- [GOALS]
#1 In the Krispy Kreme financing passage, what share of the Northern California joint venture does the company own?
#2 Please copy the Krispy Kreme financing passage word for word from "But after the" to "a minority interest.".
#3 Write the next part of the Krispy Kreme financing passage, starting after its last sentence.

- [DOCUMENT PASSAGE]
::::::::

According to the company's 2001 annual report, its maximum exposure for collateral repurchases is $249,000, and for loan guarantees $600,000. This business of assuming liabilities for franchisees should be a relic of the company's pre-IPO past.

According to the company, it gets 500 calls a week from people who want franchises, so it should have its pick of rich partners. In its April 2000 prospectus, Krispy Kreme declared, "Generally, we do not provide financing to our franchisees."

But after the IPO, Krispy Kreme entered a joint venture (in which Livengood is a 6 percent owner) to develop stores in Northern California. The company owns 59 percent of the venture, but guaranteed 84 percent of the area developer's $4.5 million line of credit.

A 'ruinous' policy

The 2001 annual report disclosed that "from time to time, the company extends credit to franchisees in the form of notes receivable." In addition to the loan guarantees in California, the company had notes receivable outstanding of $3 million in four joint ventures in which it has a minority interest.

::::::::

- [SUPPLIED INFORMATION]

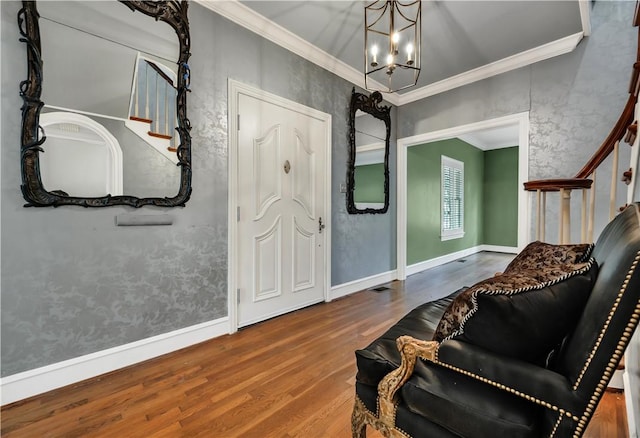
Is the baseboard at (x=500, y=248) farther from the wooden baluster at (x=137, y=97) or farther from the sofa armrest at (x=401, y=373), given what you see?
the wooden baluster at (x=137, y=97)

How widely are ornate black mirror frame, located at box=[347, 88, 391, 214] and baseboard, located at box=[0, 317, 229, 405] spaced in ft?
7.05

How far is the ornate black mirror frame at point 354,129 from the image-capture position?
3719 mm

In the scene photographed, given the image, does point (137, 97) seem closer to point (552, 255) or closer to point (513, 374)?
point (513, 374)

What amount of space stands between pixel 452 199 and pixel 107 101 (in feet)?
20.1

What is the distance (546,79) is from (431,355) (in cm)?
361

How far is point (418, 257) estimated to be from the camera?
5133 millimetres

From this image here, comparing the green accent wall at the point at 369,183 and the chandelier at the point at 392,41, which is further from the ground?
the chandelier at the point at 392,41

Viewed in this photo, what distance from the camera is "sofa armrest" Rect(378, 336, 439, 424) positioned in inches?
38.7

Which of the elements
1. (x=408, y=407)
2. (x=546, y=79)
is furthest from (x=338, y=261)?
(x=546, y=79)

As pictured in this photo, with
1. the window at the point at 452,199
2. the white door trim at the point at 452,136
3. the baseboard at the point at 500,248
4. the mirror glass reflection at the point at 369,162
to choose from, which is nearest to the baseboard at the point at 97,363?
the mirror glass reflection at the point at 369,162

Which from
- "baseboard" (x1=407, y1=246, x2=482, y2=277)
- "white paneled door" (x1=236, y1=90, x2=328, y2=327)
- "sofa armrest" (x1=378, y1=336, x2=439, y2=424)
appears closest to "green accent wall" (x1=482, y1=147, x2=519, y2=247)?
"baseboard" (x1=407, y1=246, x2=482, y2=277)

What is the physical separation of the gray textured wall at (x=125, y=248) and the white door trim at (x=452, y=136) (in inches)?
78.2

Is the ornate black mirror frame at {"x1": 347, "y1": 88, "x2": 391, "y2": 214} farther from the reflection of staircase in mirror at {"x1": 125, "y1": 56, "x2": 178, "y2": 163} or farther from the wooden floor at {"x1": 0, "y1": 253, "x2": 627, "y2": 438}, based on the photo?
the reflection of staircase in mirror at {"x1": 125, "y1": 56, "x2": 178, "y2": 163}

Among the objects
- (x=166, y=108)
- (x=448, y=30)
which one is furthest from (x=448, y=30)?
(x=166, y=108)
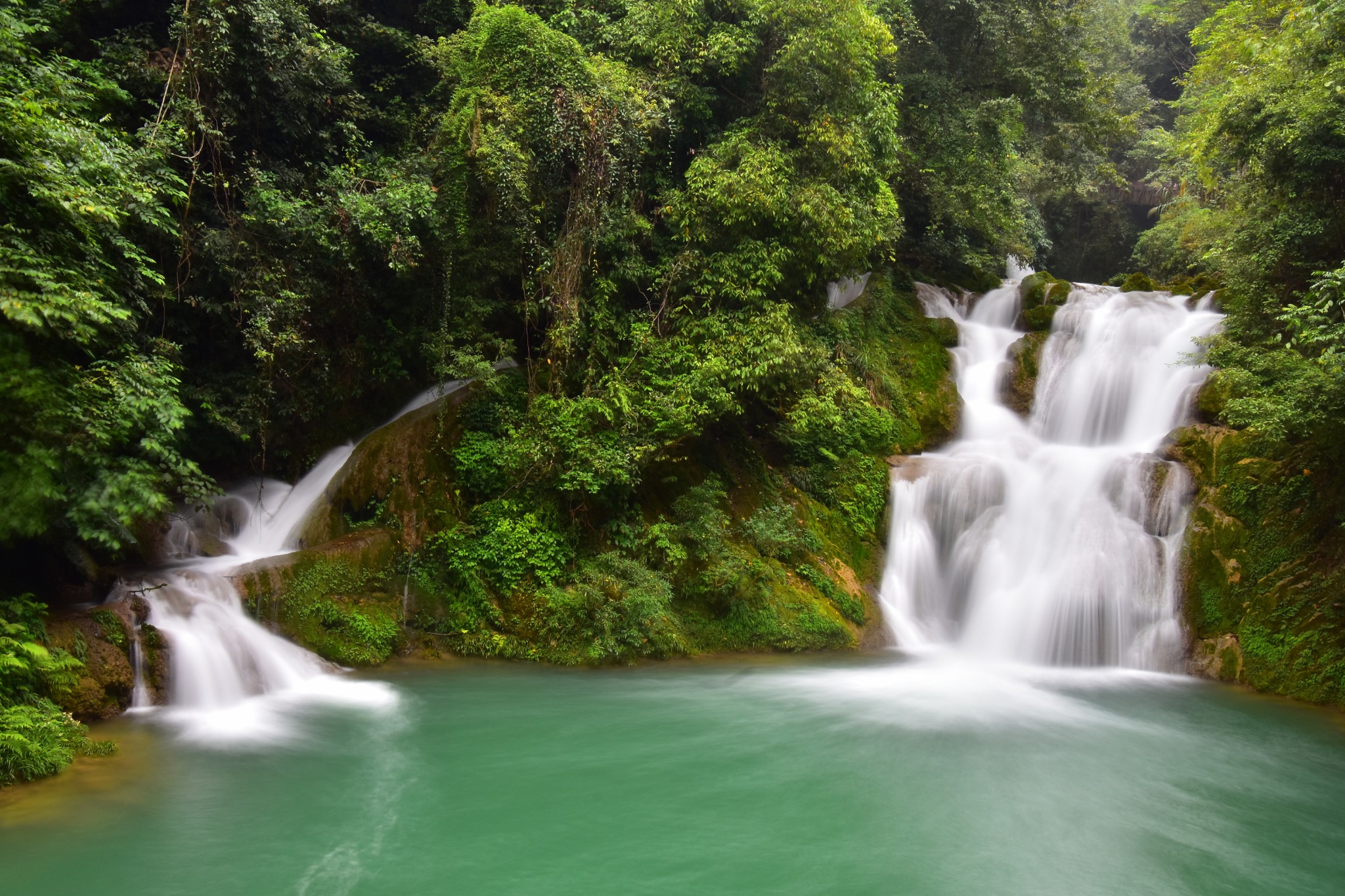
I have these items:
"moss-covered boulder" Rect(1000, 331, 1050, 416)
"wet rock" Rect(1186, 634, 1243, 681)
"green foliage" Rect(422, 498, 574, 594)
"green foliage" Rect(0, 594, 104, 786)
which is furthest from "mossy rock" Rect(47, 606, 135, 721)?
"moss-covered boulder" Rect(1000, 331, 1050, 416)

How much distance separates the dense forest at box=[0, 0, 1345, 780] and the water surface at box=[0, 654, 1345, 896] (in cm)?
140

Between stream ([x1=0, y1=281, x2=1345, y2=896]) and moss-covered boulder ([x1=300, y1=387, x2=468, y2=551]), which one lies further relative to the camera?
moss-covered boulder ([x1=300, y1=387, x2=468, y2=551])

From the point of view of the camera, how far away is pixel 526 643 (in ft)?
30.7

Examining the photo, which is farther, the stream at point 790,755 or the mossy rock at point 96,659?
the mossy rock at point 96,659

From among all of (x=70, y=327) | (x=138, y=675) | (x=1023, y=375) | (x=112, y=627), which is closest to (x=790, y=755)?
(x=138, y=675)

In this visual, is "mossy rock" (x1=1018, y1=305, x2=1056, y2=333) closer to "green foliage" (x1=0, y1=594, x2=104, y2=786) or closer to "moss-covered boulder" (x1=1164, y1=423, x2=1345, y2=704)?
"moss-covered boulder" (x1=1164, y1=423, x2=1345, y2=704)

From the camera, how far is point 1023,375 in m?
14.4

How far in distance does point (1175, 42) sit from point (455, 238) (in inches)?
1218

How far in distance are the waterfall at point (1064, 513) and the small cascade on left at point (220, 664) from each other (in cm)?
725

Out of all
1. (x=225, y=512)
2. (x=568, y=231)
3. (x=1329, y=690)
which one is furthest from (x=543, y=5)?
(x=1329, y=690)

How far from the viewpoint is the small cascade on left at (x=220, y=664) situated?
725cm

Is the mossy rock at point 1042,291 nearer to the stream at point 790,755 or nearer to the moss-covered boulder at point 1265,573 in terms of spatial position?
the stream at point 790,755

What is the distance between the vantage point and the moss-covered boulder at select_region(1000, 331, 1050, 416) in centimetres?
1428

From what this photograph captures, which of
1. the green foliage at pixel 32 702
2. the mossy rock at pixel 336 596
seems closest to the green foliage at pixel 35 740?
the green foliage at pixel 32 702
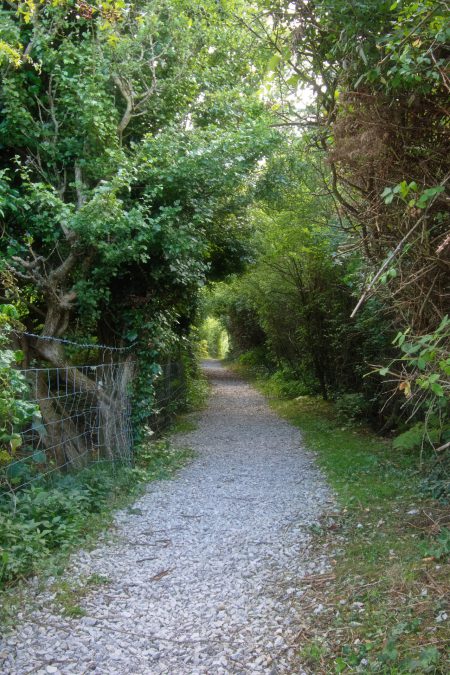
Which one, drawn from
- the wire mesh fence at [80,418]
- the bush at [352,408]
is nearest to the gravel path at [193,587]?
the wire mesh fence at [80,418]

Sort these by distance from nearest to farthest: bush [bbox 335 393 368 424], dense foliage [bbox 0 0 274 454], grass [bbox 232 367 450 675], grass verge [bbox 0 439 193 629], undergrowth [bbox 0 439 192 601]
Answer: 1. grass [bbox 232 367 450 675]
2. grass verge [bbox 0 439 193 629]
3. undergrowth [bbox 0 439 192 601]
4. dense foliage [bbox 0 0 274 454]
5. bush [bbox 335 393 368 424]

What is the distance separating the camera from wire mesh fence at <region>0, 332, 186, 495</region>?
7027 millimetres

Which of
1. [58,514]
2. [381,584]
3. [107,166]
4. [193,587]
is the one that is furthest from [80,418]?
[381,584]

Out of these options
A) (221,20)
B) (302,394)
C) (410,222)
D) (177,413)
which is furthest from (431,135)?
(302,394)

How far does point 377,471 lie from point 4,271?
17.9 feet

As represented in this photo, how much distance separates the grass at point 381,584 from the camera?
3279 mm

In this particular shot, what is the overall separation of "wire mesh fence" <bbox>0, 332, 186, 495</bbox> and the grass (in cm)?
318

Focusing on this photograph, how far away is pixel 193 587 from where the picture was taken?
461cm

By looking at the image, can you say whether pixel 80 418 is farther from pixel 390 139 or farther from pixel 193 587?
pixel 390 139

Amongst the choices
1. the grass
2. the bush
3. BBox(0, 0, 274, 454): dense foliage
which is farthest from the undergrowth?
the bush

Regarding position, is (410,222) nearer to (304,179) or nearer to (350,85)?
(350,85)

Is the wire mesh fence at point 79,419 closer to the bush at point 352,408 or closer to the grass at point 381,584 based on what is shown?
the grass at point 381,584

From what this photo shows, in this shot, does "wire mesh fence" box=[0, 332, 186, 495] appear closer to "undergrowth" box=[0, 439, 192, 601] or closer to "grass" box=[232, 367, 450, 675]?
"undergrowth" box=[0, 439, 192, 601]

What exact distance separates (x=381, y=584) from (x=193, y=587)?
1.51m
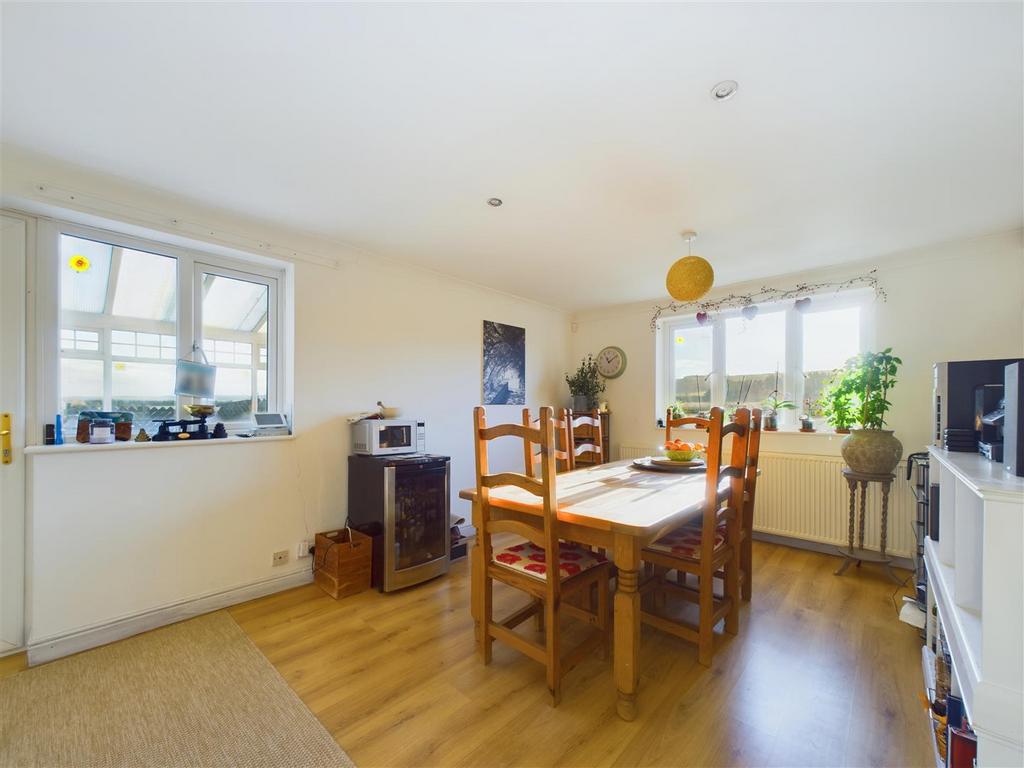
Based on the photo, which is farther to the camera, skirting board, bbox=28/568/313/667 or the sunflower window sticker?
the sunflower window sticker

::::::::

- [FINAL ANSWERS]
#1 59 percent

#2
But after the IPO, Krispy Kreme entered a joint venture (in which Livengood is a 6 percent owner) to develop stores in Northern California. The company owns 59 percent of the venture, but guaranteed 84 percent of the area developer's $4.5 million line of credit.

A 'ruinous' policy

The 2001 annual report disclosed that "from time to time, the company extends credit to franchisees in the form of notes receivable." In addition to the loan guarantees in California, the company had notes receivable outstanding of $3 million in four joint ventures in which it has a minority interest.

#3
With a gigantic expansion in front of it, a continuation of this policy can be ruinous. One of the keys to being successful as a franchisor is to strike the right balance, keeping good relations with franchisees and making it financially lucrative for them to operate, but taking what you can get.

TCBY had poisonous relations with franchisees, who claimed TCBY got greedy with supply-and-ingredient mark-ups. Krispy Kreme, whose directors own 21 stores and whose officers own 13 more, may not get enough from its franchisees.

In early 2000, the company bought back the New York market for $6.9 million from an area developer. That market should have been worth a king's ransom, but the company sold 77 percent of the New York market, including existing operations and future franchise rights, three months later, amidst IPO buzz, for no profit.

This mirrors the way the company has handled Northern California, where, instead of auctioning off this lucrative market, it's stuck putting up equity capital and guaranteeing loans.

Keeping it in the family may not work

Significantly, most of Krispy Kreme's expansion is supposed to come from franchisees who are also insiders. Its officers who are franchisees are contractually committed to opening 171 more stores. It costs $1 million to open a new location. The company cannot put itself at risk financially for its officers.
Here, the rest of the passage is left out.